* Written task
Emit only the lines from the line containing "As portrayed in" through the last line of the entries, unchanged.

Excerpt from a dataset:
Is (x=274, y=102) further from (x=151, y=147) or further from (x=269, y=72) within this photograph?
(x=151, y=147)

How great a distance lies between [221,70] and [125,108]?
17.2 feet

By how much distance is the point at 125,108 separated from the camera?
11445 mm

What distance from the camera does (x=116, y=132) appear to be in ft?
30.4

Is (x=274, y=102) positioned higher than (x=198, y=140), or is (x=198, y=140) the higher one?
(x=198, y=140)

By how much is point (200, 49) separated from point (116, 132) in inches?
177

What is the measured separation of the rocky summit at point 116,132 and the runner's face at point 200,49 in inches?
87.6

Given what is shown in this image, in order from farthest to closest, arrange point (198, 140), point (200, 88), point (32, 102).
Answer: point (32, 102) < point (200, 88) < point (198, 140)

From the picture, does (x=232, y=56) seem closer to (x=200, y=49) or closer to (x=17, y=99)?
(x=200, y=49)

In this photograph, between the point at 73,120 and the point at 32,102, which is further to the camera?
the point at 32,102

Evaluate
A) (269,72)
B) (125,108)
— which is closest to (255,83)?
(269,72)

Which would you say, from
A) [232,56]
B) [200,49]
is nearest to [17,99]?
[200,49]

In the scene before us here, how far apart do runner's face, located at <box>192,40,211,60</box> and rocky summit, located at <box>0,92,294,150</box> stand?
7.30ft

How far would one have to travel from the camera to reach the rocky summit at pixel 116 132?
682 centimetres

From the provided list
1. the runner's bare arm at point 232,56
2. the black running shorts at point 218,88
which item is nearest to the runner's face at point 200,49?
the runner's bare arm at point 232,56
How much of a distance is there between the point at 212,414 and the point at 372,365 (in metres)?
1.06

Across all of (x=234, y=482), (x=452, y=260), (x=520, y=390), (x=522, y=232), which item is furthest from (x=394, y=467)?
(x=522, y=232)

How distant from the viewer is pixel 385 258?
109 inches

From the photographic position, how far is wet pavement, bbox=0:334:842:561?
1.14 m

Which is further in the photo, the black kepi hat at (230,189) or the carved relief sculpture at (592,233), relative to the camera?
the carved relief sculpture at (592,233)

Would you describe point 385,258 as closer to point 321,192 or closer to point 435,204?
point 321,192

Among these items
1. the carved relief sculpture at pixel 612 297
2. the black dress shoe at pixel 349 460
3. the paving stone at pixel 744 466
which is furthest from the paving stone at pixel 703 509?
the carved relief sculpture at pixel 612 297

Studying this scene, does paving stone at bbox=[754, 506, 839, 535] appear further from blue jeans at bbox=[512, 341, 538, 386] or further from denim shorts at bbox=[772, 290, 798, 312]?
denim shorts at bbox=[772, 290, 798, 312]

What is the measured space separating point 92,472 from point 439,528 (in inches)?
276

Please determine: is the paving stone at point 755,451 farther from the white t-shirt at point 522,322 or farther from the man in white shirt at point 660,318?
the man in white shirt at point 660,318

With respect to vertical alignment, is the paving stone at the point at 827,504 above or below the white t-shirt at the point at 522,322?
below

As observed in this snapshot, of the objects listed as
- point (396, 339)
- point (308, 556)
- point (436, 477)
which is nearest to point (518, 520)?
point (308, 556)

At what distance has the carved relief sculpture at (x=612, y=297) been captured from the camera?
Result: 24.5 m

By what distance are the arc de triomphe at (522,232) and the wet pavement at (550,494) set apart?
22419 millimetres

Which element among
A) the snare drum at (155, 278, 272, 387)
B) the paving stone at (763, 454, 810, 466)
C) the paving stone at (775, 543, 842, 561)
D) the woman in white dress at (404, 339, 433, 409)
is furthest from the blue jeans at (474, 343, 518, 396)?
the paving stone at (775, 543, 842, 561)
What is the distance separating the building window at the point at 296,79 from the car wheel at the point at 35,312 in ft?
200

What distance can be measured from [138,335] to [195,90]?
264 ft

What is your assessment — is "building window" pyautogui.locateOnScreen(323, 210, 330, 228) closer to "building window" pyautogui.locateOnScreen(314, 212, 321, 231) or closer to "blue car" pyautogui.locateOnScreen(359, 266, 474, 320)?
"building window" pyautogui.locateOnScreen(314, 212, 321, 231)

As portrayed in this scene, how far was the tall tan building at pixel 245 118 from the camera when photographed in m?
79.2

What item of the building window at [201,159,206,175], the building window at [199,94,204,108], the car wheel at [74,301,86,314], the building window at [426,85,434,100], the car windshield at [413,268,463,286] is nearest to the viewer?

* Answer for the task
As portrayed in this scene, how far was the tall tan building at pixel 245 118 from the camera when photographed in m?
79.2

What item of the building window at [201,159,206,175], the building window at [199,94,204,108], the car wheel at [74,301,86,314], the building window at [426,85,434,100], the car windshield at [413,268,463,286] is nearest to the viewer?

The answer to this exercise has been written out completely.